Source: http://www.time.com/time/magazine/article/0,9171,730850-1,00.html
This appears to be a one-off example of a literal black box, i.e., a box that is black. I’m sure you can find references to literal black boxes much further back than 1927.
This is interesting in that it refers to evidence within the black box, but without other citations of “black boxes” containing legal evidence, it would appear that this is a one-off usage and unrelated to the aviation/electronics senses.
well there are more articles where the “litle black boxes” are referred to as the containers of unknown evidence.
http://www.time.com/time/magazine/article/0,9171,736790,00.html
“"Last week Mr. Stephenson took the Indianapolis Times into his confidence and sent to the Times many of the documents contained in the “little black box” where he had foresightedly deposited written evidence of his transactions."”

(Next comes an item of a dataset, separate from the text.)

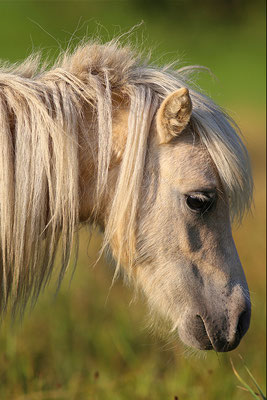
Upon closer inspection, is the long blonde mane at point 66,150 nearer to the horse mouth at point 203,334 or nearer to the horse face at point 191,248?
the horse face at point 191,248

http://www.time.com/time/magazine/article/0,9171,730736-2,00.html
Most important, most mysterious of his revelations concerned a certain “little black box” which was supposed to contain documents supporting his exposures.
Just throwing it out there, might be worthed taking a look.
These are not only from the same source (Time), but also are about the same incident. It appears that the “little black box” is a literal box that is small and colored black. It’s important to distinguish between collocations of the words intended in a literal sense and use of the phrase “black box” as a metaphorical object.
And since the modern, metaphorical use of “black box” is not box containing information, but rather a device of mysterious operation, this would not appear to be the origin of the phrase.
You are probably right, I gave it a shot.
At least I learned something.
Thanks for the time.
Teasing out simple collocations of words from a lexical phrase can be one of the more vexing problems. It’s good to know about this 1927 use though. Who knows what might turn up in further research?